Unchecked Stress Drains Your Most Valuable Resources
The really ironic thing is that stress is often seen as a necessary evil for the completion of good and work and reaching company goals when the truth might be that it is actually damaging to both productivity and company finances. According to author Jeffrey Pfeffer, who explores the phenomenon of workplace stress in his book, Dying for a Paycheck: How Modern Management Harms Employee Health and Company Performance and What We Can Do About It, workplace stress is driven by a number of factors including long hours, family-to-work conflicts, employees having low control over their jobs and environments, and high work demands.
Most employees face a combination of some or all of these and while their detrimental effects on individuals may be well documented, the costs they incur for employers aren’t discussed as often. Pfeffer divides these costs into two categories: productivity costs and financial costs.
The Productivity Price of Stress
Pfeffer cites a study on the effect of overtime work in 18 industries across the US, in which it was found that the use of overtime hours lowers average output per hour worked. It was found that a 10 per cent increase in overtime results in a 2.4 per cent decrease in productivity. The optimum number of work hours per work is 48 hours. As workers go above that, their productivity declines in proportion to the additional hours worked.
Productivity will certainly be affected by other stress factors aside from overtime as well, although their effects are less measurable.

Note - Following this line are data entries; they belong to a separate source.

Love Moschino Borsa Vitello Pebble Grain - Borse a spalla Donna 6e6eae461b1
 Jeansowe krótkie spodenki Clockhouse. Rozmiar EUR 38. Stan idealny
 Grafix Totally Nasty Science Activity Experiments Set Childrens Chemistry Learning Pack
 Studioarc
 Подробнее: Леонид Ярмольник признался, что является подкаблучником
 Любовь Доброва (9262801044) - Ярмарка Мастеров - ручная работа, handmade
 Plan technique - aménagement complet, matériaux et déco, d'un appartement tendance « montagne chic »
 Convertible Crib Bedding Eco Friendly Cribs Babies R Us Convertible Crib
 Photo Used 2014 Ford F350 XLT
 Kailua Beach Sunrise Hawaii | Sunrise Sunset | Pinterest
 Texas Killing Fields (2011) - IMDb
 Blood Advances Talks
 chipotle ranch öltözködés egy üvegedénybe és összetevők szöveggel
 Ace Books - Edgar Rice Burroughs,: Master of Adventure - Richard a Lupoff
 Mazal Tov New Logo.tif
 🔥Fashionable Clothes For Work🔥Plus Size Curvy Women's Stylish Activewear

The Financial Costs of Stress
In order to express the financial costs of stress in solid metrics, Pfeffer conducted a study on the health-care costs incurred by employers on the basis of different workplace conditions. It was found that high job demands resulted in a total cost of US$46 billion in annual excess health-care costs, across the sample. Long work hours cost US$13 billion and work-family conflict cost around US$24 billion. These figures are indicative, not only of a definite personal cost of stress incurred by employees but also of a significant financial cost that employers essentially bring on themselves through the kind of work environments they foster.
The possible solutions to these problems would require at least another blog to cover. It’s very obvious though, that stress is bad news for everybody, not just employees, and needs to be carefully managed and reduced.